Merry Christmas butter tart! We honestly both can’t remember a Christmas where these little delicious, buttery pies didn’t make an appearance on the families baking tray.
Truly a Canadian wondrous treat, we’re proud to carry on our families tradition. Our families don’t even all love raisins yet these tarts can’t even seem to make it from the freezer onto a Christmas baking tray without ‘mysteriously disappearing’…
Full of a buttery, maple filling, they’re topped with raisins and pecans. Could there be anything so perfect?!? Ha! It’s a Christmas miracle really.
Perfecting our gluten-free pastry crust, we knew without any doubt we needed to share this recipe with you. It’s not hard and we promise everyone will be talking about your “buttertarts”.
We wanted our tarts to be a little more unique than the standard little pie. Instead of using the aluminum liners (which you absolutely can!!) we decided to stretch our skills and see if we could actually test our gluten free crust to be it’s own liner and “cup” to hold the buttery goodness. Guess what?!? It absolutely worked. We loved this look ssssooo much we had to share it with you.

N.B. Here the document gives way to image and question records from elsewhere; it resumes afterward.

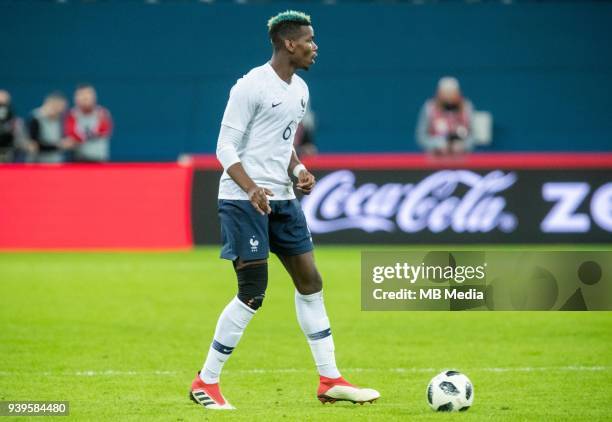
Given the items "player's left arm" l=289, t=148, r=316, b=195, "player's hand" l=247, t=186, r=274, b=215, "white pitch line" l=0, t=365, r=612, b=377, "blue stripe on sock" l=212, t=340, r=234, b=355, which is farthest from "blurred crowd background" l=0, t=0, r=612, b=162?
"player's hand" l=247, t=186, r=274, b=215

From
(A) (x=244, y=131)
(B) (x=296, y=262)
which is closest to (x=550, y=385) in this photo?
(B) (x=296, y=262)

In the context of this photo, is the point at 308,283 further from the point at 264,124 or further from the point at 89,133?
the point at 89,133

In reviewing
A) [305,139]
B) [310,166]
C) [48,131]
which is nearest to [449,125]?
[305,139]

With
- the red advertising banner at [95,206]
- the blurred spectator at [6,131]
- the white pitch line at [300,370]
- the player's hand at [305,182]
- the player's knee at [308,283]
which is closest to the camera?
the player's hand at [305,182]

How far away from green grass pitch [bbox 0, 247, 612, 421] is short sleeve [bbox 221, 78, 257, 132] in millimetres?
1637

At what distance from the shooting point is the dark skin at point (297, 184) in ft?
23.3

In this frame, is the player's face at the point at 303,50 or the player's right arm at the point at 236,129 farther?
the player's face at the point at 303,50

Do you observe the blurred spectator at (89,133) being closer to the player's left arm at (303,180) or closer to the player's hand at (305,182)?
the player's left arm at (303,180)

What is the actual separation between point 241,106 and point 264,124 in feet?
0.68

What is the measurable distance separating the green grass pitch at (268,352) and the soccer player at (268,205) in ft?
1.11

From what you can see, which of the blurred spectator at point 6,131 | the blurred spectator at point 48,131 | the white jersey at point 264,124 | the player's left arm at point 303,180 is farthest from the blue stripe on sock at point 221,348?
the blurred spectator at point 6,131

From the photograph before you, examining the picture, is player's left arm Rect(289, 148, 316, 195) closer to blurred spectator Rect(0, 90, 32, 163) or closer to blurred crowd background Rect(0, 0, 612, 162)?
blurred spectator Rect(0, 90, 32, 163)

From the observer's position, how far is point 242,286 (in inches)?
289

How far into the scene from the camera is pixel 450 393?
282 inches
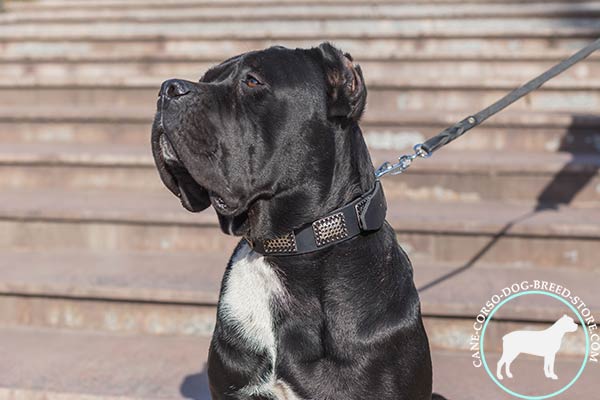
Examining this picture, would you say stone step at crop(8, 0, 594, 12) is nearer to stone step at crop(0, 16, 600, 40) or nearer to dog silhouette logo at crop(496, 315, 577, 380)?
stone step at crop(0, 16, 600, 40)

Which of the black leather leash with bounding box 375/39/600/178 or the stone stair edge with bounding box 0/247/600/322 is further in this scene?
the stone stair edge with bounding box 0/247/600/322

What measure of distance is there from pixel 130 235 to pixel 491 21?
3376mm

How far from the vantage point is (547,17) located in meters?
5.25

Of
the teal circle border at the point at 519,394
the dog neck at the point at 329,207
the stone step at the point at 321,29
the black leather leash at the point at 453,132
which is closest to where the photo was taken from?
the dog neck at the point at 329,207

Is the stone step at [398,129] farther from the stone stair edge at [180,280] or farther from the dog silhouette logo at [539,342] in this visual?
the dog silhouette logo at [539,342]

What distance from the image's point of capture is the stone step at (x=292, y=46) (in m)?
4.71

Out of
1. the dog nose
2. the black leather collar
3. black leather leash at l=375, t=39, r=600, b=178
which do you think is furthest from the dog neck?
the dog nose

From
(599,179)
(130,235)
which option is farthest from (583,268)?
(130,235)

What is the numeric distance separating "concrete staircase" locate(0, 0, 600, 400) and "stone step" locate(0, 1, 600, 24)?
25mm

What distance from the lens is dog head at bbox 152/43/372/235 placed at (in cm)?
181

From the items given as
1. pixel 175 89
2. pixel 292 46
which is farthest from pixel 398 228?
pixel 292 46

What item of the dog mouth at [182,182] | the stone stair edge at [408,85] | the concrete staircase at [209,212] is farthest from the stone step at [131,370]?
the stone stair edge at [408,85]

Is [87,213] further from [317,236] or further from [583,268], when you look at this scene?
[583,268]

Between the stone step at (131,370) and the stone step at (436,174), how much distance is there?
1.04 metres
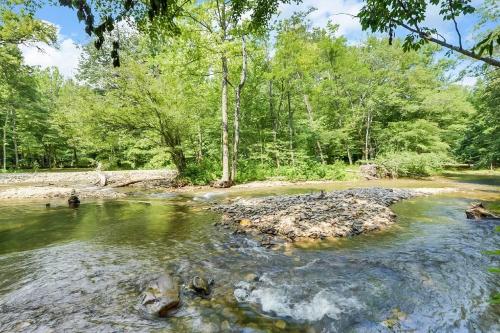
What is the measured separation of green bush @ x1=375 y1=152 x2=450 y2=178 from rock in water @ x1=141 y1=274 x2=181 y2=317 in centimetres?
2120

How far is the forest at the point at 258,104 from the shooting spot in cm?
1722

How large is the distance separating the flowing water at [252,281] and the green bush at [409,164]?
46.4 feet

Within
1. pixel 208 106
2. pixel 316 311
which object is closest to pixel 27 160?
pixel 208 106

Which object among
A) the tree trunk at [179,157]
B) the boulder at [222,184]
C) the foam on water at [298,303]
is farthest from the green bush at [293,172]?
the foam on water at [298,303]

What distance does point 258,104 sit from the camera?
24.3 metres

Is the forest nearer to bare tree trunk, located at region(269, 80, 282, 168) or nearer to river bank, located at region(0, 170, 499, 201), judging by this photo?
bare tree trunk, located at region(269, 80, 282, 168)

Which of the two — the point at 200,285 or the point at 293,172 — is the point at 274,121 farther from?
the point at 200,285

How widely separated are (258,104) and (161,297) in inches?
843

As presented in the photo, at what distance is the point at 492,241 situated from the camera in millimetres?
6621

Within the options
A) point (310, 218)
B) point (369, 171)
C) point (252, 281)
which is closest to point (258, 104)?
point (369, 171)

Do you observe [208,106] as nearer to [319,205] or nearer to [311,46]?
[311,46]

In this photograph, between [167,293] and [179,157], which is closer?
[167,293]

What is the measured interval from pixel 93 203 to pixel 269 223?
894cm

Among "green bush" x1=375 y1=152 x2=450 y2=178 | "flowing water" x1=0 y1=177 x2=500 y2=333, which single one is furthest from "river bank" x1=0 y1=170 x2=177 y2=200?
"green bush" x1=375 y1=152 x2=450 y2=178
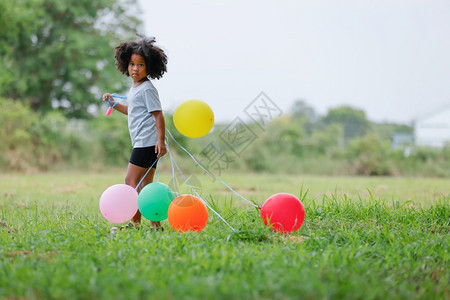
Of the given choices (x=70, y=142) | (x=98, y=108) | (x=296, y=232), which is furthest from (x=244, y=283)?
(x=98, y=108)

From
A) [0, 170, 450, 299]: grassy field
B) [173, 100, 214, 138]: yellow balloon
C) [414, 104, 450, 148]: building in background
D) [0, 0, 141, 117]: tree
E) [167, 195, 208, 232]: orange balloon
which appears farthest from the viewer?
[414, 104, 450, 148]: building in background

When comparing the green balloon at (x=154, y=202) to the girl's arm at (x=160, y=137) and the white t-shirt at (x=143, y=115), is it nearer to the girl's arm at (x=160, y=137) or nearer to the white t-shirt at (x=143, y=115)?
the girl's arm at (x=160, y=137)

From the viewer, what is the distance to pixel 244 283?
217 centimetres

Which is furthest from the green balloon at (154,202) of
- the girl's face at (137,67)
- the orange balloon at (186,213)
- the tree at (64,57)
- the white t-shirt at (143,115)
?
the tree at (64,57)

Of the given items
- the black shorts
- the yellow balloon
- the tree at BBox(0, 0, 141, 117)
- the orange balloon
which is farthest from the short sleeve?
the tree at BBox(0, 0, 141, 117)

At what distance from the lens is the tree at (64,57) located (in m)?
17.5

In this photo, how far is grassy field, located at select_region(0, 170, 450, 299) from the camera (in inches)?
83.7

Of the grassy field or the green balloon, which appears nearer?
the grassy field

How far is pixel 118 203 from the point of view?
342 centimetres

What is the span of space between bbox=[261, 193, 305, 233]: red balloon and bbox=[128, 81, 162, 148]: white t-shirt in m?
1.07

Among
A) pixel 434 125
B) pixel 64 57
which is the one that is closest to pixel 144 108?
pixel 64 57

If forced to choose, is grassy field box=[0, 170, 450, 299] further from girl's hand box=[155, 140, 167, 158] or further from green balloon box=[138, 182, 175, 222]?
girl's hand box=[155, 140, 167, 158]

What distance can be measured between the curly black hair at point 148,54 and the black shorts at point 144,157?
0.63m

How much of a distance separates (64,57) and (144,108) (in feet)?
52.7
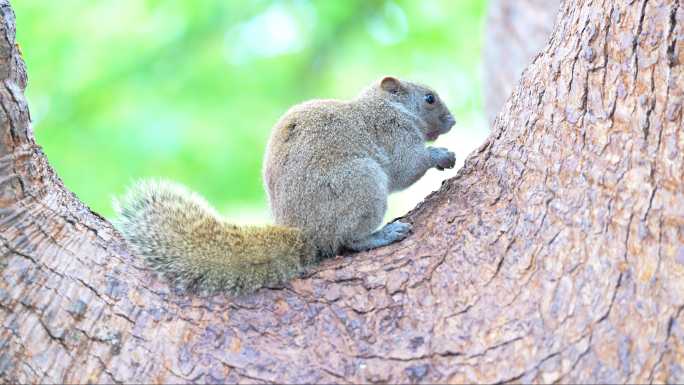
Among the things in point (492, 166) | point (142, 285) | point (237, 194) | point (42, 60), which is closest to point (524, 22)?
point (237, 194)

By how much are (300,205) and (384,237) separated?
17.7 inches

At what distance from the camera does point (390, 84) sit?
179 inches

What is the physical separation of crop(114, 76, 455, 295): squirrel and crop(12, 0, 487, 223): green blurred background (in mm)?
1888

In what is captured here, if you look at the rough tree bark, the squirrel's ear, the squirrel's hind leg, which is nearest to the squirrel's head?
the squirrel's ear

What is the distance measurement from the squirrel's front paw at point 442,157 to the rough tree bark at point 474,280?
88 cm

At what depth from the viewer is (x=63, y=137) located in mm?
6324

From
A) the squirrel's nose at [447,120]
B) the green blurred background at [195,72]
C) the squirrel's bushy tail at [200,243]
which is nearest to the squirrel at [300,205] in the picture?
the squirrel's bushy tail at [200,243]

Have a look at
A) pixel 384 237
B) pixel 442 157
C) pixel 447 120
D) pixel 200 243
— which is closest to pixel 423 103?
pixel 447 120

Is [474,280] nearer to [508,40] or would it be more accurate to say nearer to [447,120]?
[447,120]

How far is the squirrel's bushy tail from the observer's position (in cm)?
308

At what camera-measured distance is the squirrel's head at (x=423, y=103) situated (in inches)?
179

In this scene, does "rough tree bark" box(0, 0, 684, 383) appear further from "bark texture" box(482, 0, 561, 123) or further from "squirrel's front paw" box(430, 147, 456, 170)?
"bark texture" box(482, 0, 561, 123)

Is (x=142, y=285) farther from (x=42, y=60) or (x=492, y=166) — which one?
(x=42, y=60)

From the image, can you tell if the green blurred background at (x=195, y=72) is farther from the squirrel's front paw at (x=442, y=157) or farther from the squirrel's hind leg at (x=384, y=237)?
the squirrel's hind leg at (x=384, y=237)
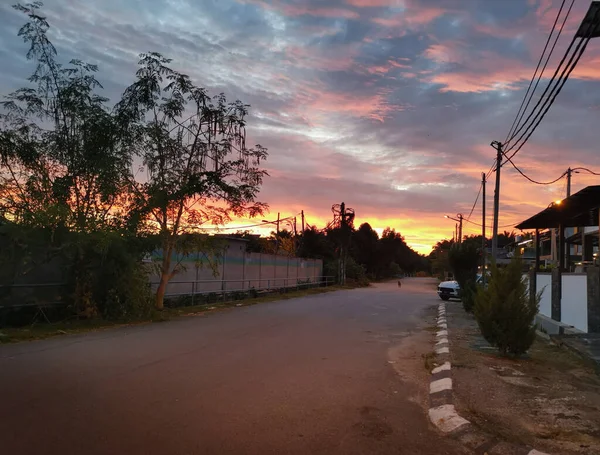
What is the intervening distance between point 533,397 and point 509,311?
309 cm

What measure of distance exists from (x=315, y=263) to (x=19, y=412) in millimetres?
44019

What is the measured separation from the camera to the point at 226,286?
2697cm

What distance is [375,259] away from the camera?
81.4 metres

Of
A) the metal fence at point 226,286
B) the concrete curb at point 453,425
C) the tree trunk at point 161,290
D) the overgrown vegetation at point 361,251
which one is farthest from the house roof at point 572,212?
the overgrown vegetation at point 361,251

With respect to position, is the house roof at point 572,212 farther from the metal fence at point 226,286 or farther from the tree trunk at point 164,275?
the metal fence at point 226,286

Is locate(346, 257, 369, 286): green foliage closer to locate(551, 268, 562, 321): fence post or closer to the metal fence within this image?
the metal fence

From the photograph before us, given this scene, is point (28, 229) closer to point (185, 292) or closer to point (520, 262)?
point (185, 292)

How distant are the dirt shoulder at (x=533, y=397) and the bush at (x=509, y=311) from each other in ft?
1.23

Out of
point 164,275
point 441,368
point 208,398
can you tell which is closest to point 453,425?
point 208,398

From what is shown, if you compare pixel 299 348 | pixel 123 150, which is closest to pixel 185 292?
pixel 123 150

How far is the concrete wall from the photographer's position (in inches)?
874

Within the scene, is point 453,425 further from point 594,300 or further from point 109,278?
point 109,278

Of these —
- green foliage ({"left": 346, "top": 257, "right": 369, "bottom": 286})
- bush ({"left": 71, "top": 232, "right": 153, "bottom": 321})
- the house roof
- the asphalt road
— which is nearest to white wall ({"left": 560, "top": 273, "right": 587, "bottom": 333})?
the house roof

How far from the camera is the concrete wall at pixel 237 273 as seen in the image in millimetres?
22188
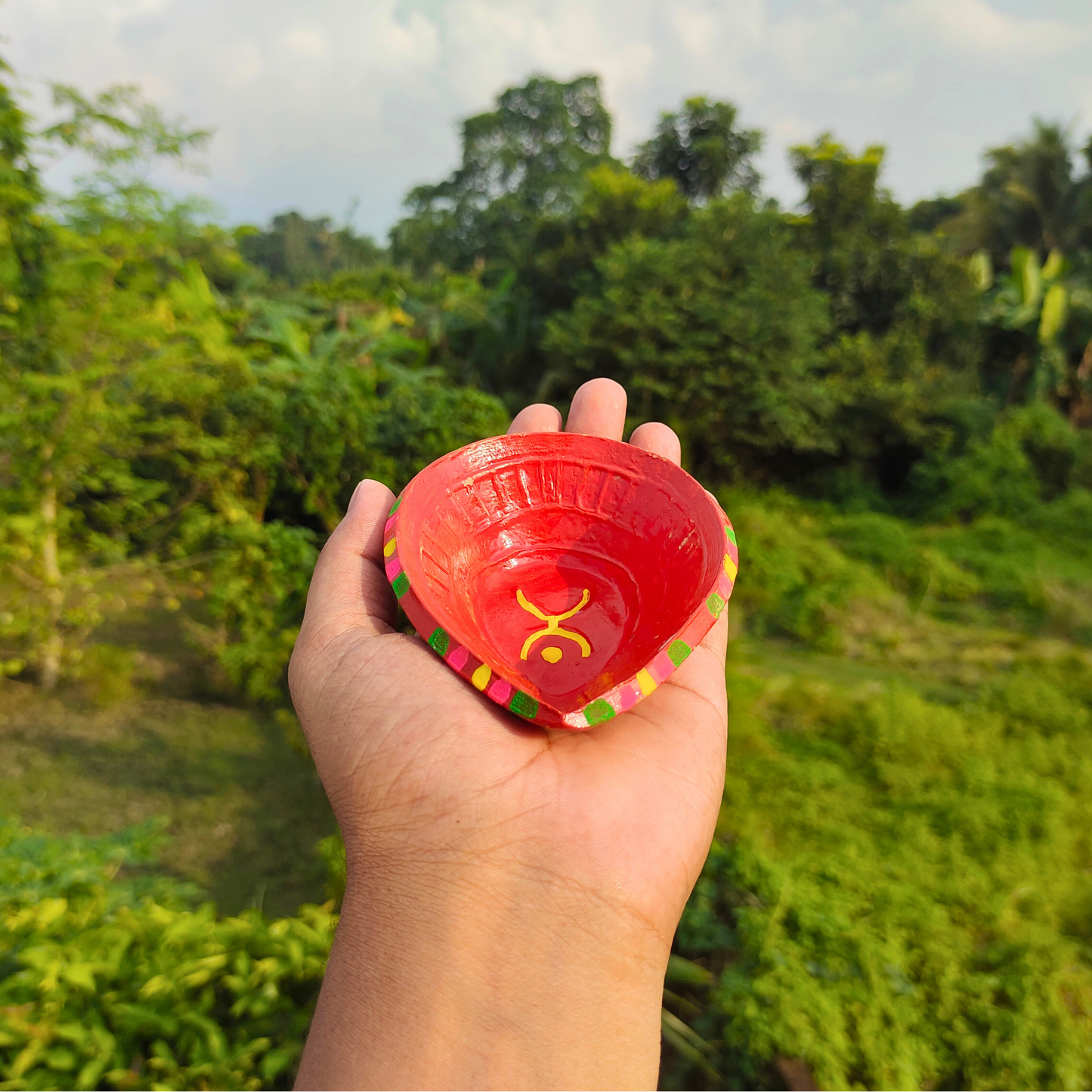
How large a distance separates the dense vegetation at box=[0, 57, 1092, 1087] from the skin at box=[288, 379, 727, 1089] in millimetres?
745

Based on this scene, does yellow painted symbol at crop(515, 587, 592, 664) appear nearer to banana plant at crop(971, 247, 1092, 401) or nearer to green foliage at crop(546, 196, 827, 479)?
green foliage at crop(546, 196, 827, 479)

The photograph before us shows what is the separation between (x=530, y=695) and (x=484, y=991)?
0.48 m

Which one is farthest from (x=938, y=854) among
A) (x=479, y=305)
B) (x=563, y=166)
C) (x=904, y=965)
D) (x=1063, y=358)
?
(x=563, y=166)

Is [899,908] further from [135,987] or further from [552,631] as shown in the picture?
[135,987]

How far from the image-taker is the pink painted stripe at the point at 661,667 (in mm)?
1396

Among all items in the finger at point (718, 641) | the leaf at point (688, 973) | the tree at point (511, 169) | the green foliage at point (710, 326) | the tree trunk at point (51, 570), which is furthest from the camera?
Answer: the tree at point (511, 169)

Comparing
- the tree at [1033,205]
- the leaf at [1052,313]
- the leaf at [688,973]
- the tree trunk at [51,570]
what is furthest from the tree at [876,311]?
the tree trunk at [51,570]

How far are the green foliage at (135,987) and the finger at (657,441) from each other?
171 cm

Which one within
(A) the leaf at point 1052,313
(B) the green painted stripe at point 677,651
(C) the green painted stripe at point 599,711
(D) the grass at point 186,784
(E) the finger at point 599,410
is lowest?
(D) the grass at point 186,784

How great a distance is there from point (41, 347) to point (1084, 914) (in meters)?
5.43

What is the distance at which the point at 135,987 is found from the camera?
1618mm

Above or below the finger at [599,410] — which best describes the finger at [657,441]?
below

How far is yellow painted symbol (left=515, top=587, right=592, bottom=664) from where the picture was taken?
5.52 feet

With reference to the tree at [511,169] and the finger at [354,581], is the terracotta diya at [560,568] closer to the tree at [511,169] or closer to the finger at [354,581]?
the finger at [354,581]
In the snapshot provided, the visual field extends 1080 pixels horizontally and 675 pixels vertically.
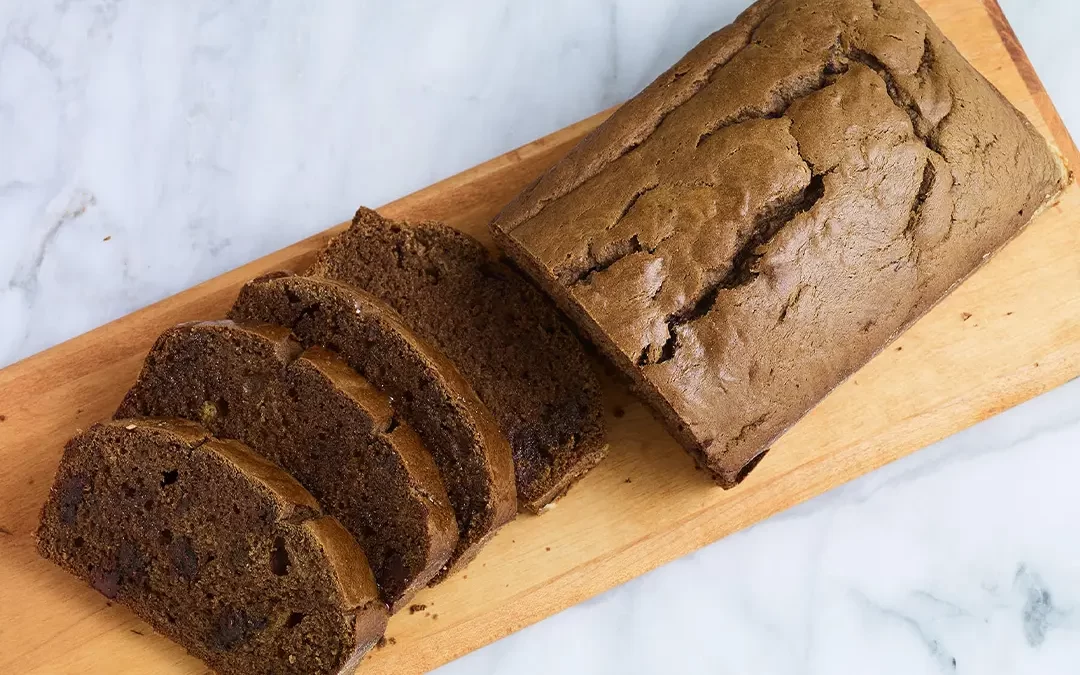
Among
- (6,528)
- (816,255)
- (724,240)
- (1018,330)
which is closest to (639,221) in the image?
(724,240)

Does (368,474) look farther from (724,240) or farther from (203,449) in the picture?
(724,240)

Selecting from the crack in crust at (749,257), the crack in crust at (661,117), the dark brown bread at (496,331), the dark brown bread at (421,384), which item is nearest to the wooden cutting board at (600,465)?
the dark brown bread at (496,331)

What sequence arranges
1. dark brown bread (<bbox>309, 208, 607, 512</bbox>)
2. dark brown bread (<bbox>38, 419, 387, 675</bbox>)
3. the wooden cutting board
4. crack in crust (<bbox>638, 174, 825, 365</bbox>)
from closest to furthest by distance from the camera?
crack in crust (<bbox>638, 174, 825, 365</bbox>)
dark brown bread (<bbox>38, 419, 387, 675</bbox>)
dark brown bread (<bbox>309, 208, 607, 512</bbox>)
the wooden cutting board

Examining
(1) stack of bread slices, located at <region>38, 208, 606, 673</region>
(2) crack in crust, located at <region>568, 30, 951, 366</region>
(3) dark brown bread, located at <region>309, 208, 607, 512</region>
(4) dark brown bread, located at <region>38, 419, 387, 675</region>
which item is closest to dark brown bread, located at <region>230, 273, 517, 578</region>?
(1) stack of bread slices, located at <region>38, 208, 606, 673</region>

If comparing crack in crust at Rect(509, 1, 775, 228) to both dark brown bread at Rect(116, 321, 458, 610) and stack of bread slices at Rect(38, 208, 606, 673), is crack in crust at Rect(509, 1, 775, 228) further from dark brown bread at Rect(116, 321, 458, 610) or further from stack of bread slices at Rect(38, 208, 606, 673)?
dark brown bread at Rect(116, 321, 458, 610)

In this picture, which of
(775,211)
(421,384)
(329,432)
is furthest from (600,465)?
(775,211)

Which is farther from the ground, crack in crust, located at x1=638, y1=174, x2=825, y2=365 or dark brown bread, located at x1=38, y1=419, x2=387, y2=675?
dark brown bread, located at x1=38, y1=419, x2=387, y2=675

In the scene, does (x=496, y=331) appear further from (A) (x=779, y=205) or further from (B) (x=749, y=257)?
(A) (x=779, y=205)
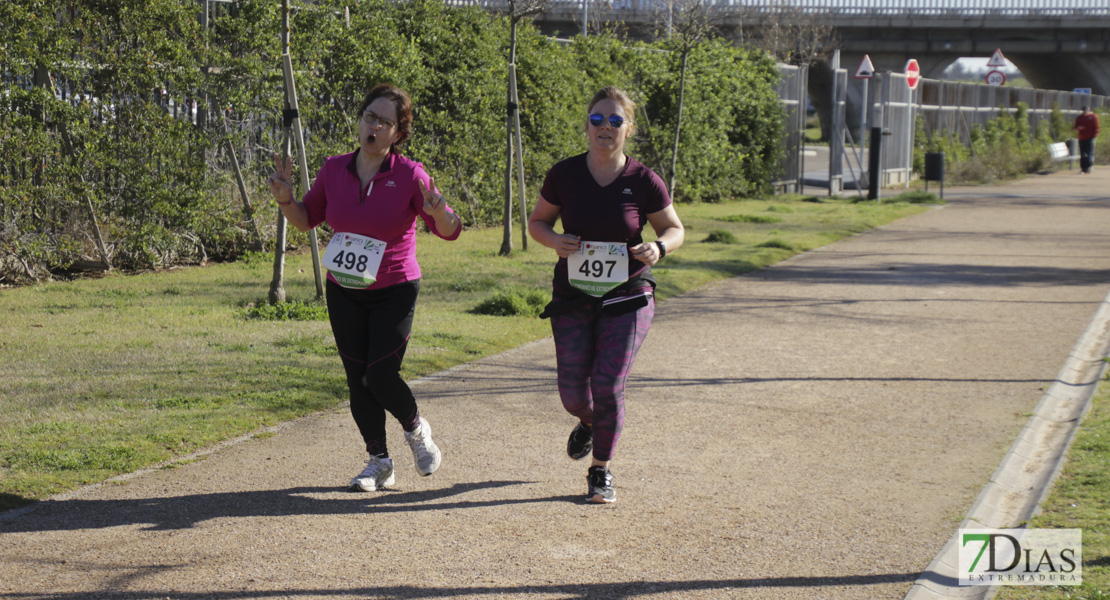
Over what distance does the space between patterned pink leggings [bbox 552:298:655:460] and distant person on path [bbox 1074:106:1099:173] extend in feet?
111

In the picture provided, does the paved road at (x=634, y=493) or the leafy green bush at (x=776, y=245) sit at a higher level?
the leafy green bush at (x=776, y=245)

Using a muffin pan and silicon liners, we made individual tarts with simply a glass storage container. Once we had the circles pressed into the silicon cups, (careful that the pastry wasn’t resting on the pan), we were ready to fill. We also discovered that instead of using a muffin pan to help support the liners, you can also simple just line the silicon cups and set them on a baking sheet. This even simplified things more for removing the tarts later.
Don’t forget to press “fork” holes into the side of your pastry so it stays in tact to the outside of the liner. Alright – now you can fill them.
Are you craving these little pies yet?!? Look at that buttery, maple sugar filling?!?
Top them with raisins and pecans if you’d like and the wait is almost over.
Canadian Heritage ButtertartsCourse: DessertsCuisine: CanadianDifficulty: moderate
This rich Canadian dessert is sure to please any palette. It’s maple, buttery tart is complimented with raisins and pecans. It was a family favorite as we grew up to have on the Christmas baking tray and we’re sure it will only continue to be a top contender with generations to come!
3 eggs slightly beaten
1 cup brown sugar (packed)
1/2 cup corn syrup
1/4 cup melted butter
1/2 tsp salt
1 tsp vanilla
1 cup raisins
1/4 cup pecans (Optional)
- Make a CUT Pie Crust recipe.
- Preheat oven to 375°F.
- Place into muffin tray either aluminum tart or silicon liners.
- Using CUT gluten-free pie crust, roll out dough to approx 1/8″ – 1/4″ thick.
- Using round cookie cutter, (a glass or container) press out round shapes.
- Press into liners within muffin pan. Careful not to adhere dough to sides of pan. Or simply press into silicon liner and stand alone on baking sheet.
- Combine eggs, brown sugar, corn syrup, butter, salt and vanilla. Beat until smooth.
- Spoon into tart shells until approximately 2/3 full.
- Distribute raisins evenly into shells. Optional pecans too.
- Bake for 23 min.
- Let cool completely before removing from pan. If using aluminum liners, leave on tart. If using silicon liners, let tarts cool completely in fridge over night and then carefully remove.